Чужой человек—Анатолий Алексин

Чужой человек—Анатолий Алексин

У нас на бульваре она, мне кажется, появилась впервые. Но почти все со скамеек своих привскочили, а встретившись с нею взглядами, поздоровались. И я поздоровалась, потому что была с ней знакома. А она со мной нет… Хоть с многоцветного экрана, без спроса отвлекавшего меня от жизни и без спроса приобщавшего к ней, она уверяла, что ясно видит лица своих телезрителей. Как ей удавалось одновременно рассмотреть столько лиц, для меня оставалось загадкой…

Когда она появлялась, я откладывала в сторону все, что оказывалось у меня в руках: шитье, книгу, соковыжималку. Хозяйничать на кухне, в детской комнате или в спальне в те мгновения я не могла, так как она возникала в столовой, где главным членом семьи, безусловно, считал себя телевизор.

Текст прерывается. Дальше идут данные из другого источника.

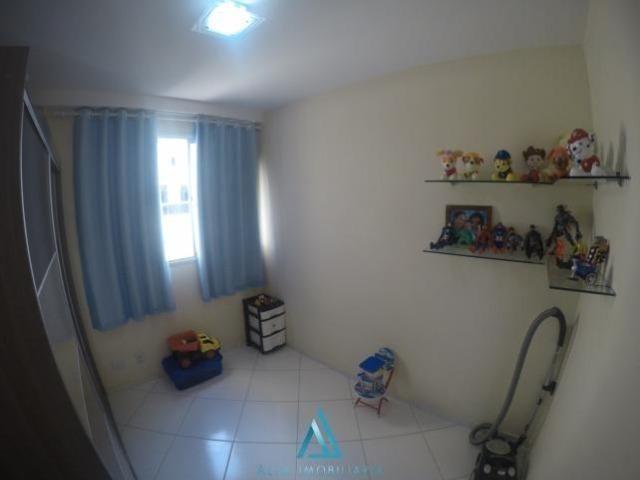Apartamento 3 Quartos c/ Suíte em Morada de Laranjeiras - Foto 13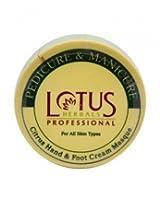 Lotus Professional Pedicure and Manicure Citrus Hand & Foot Cream Masque,280gm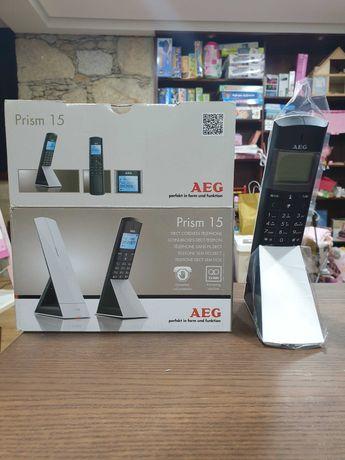 PRISM 15 - Telefone sem fios - NOVO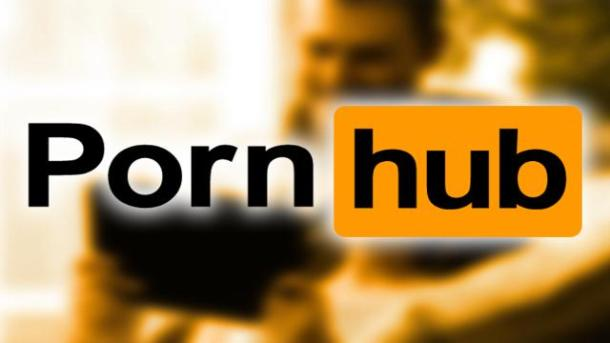 porn-hub-alone-saw-64-million-unique-daily users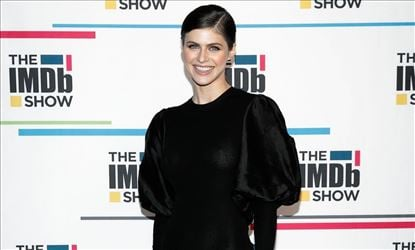 Alexandra Daddario At The IMDB Show In Studio City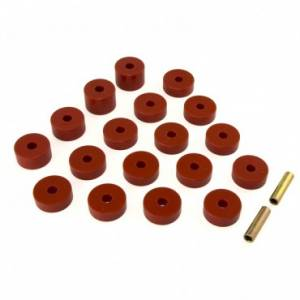 Body Parts - Body Parts Accessories - Rugged Ridge - Rugged Ridge Bushing Set Body Mount (1974-75) Jeep CJ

Передача «Самое-самое» была популярной, или, как стало принято иностранничать, «рейтинговой». С экрана она панибратски, хоть и настоятельно просила звать ее просто Милой. Телезрители, вторгавшиеся в передачу по телефону, однообразно обыгрывали это имя и называли ее «милой Милой». Она же в ответ однообразно полустеснялась и напоминала, что просит зрителей и собеседников в студии рассказывать не о самом милом человеке или событии, а о самом — с той или иной точки зрения — значительном. «Если же самое значительное и самое близкое, родное вдруг совпадут, то не возражаю, пожалуйста…» Когда-то самым родным и любимым величали товарища Сталина, который отправил моих родных и любимых, включая отца, с этого света на тот … Что, однако, не помешало мне четырьмя годами позднее взахлеб рисковать жизнью с именем вождя на устах. И лишь через многие годы я стала относиться к возвышенным эпитетам с подозрением и осторожностью.

«Самое-самое»… Что уж возвышенней! Но на экране Мила сумела заворожить меня своей отрешенной от суеты задушевностью, а на бульваре — повелительной целеустремленностью. Все мы ей вдруг подчинились.

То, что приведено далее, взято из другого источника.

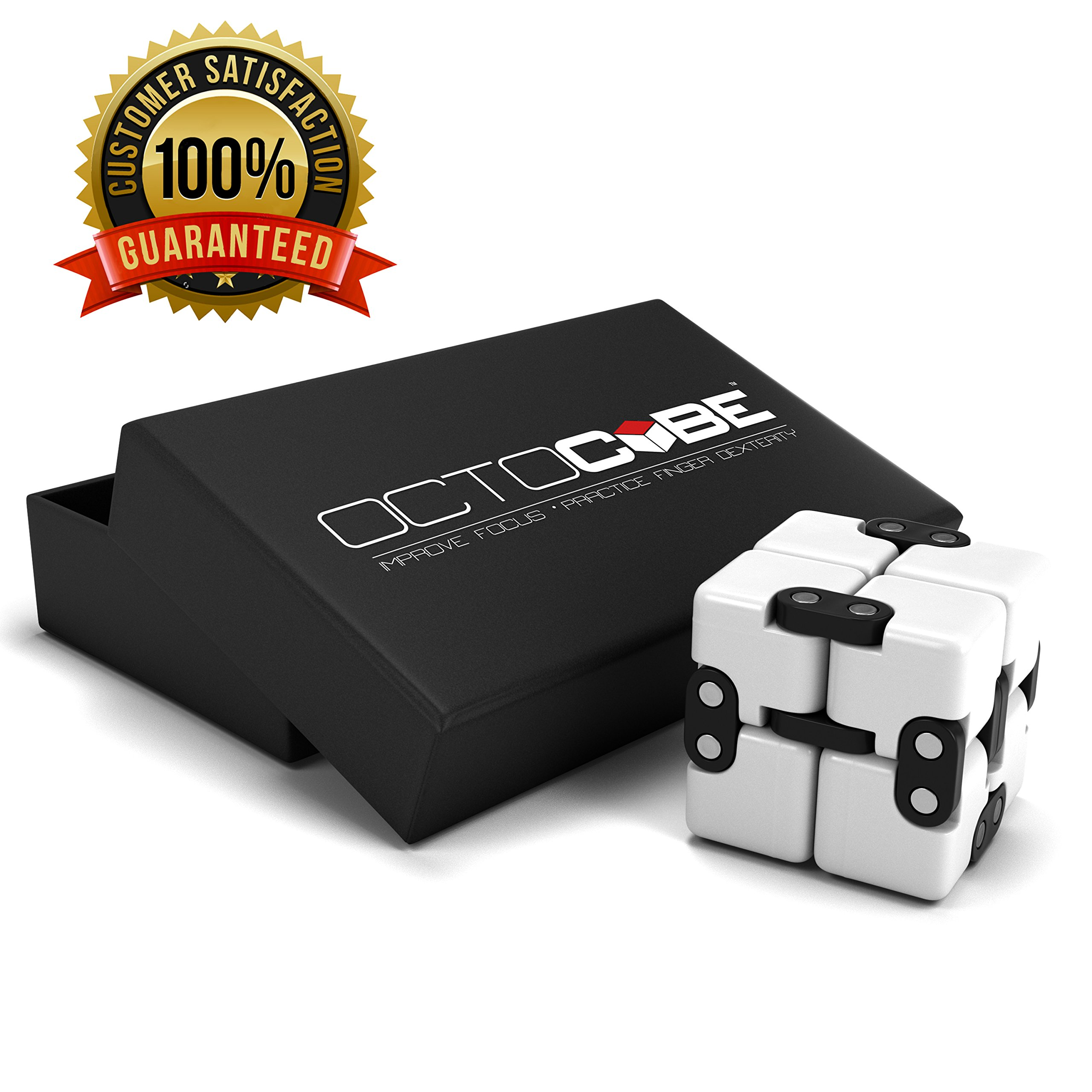 OCTOCUBE Infinity Cube Fidget Toy w/Gift Box - Luxury Infinite Cool Gadget for Kids, Adults - Prime Sensory Stress Relief, Pressure Reduction Unique Distraction for Autism, Quit Smoking - White
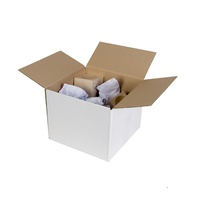 Cumberland Shipping Box - Regular White 130X130X130mm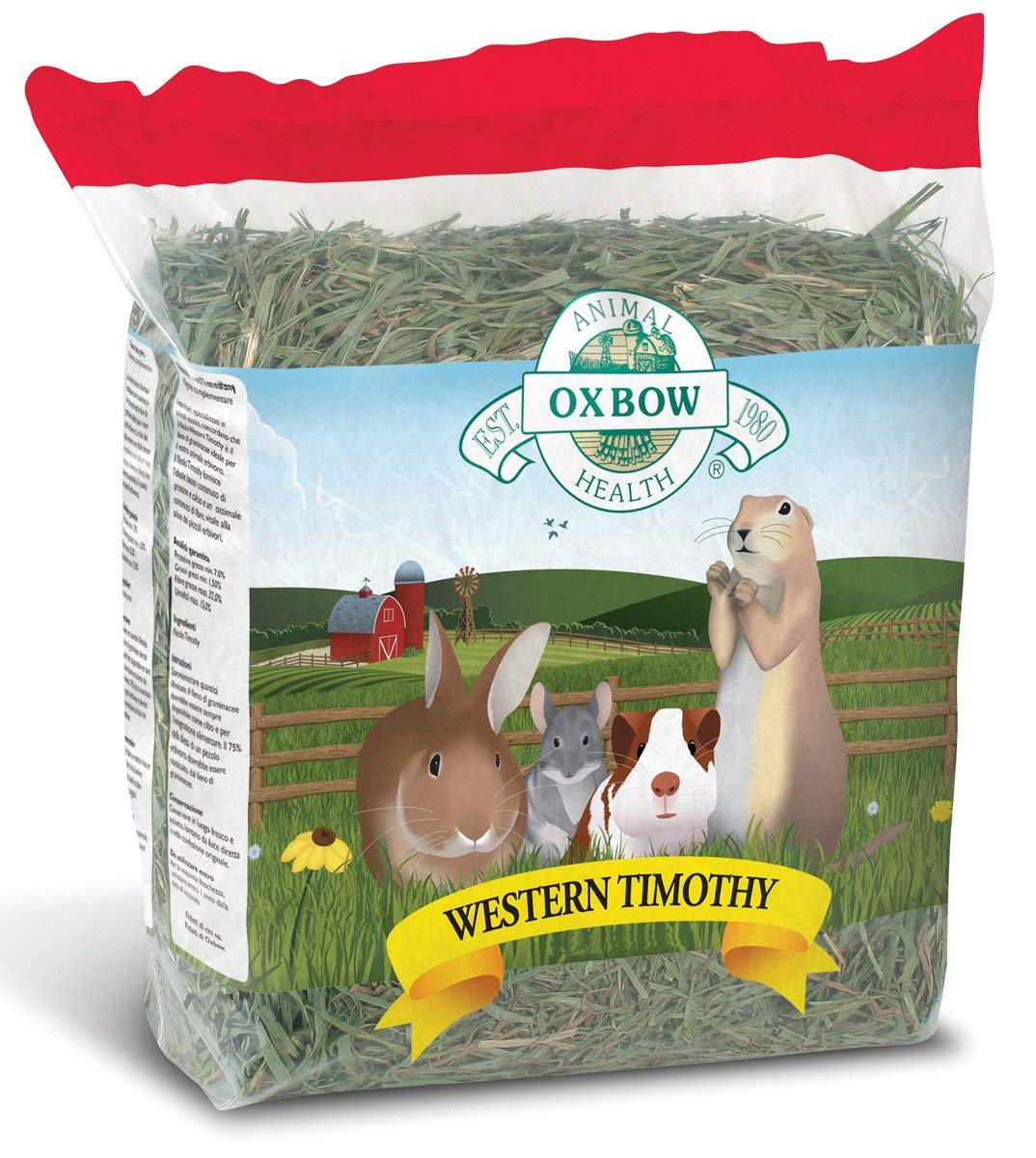 Oxbow Western Timothy Hay Dry Small Animal Food, 50 lbs.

В стародавние времена респектабельные бабушки и дедушки, выгуливая своих внуков и внучек, рассаживаясь на бульварных скамейках, делились впечатлениями о Леониде Витальевиче Собинове, или о Василии Ивановиче Качалове, или о Галине Улановой… Позже они полушепотом советовали друг другу прочитать роман Солженицына или стихи Иосифа Бродского. Теперь же на скамейках обсуждались передачи «милой Милочки», ее коллег и аргентинские сериалы. Времена менялись благоприятно для Милы — и потому ее появление заставило скамейки постепенно затаиться, затихнуть.

Великий писатель, именем которого лет сто назад был наречен бульвар, хозяином его не выглядел: он, воссозданный в бронзе на пьедестале, казался задумчиво неуверенным, сомневающимся в себе, в настоящем и будущем. У Милы сомнений не наблюдалось. Она сходу завладела бульваром и всеми его взрослыми обитателями. В отличие от детей, которые продолжали себе играть в прятки, будто ничего не случилось. Некоторые из них тоже «узнали», выпучили глаза, но прятки оказались важнее.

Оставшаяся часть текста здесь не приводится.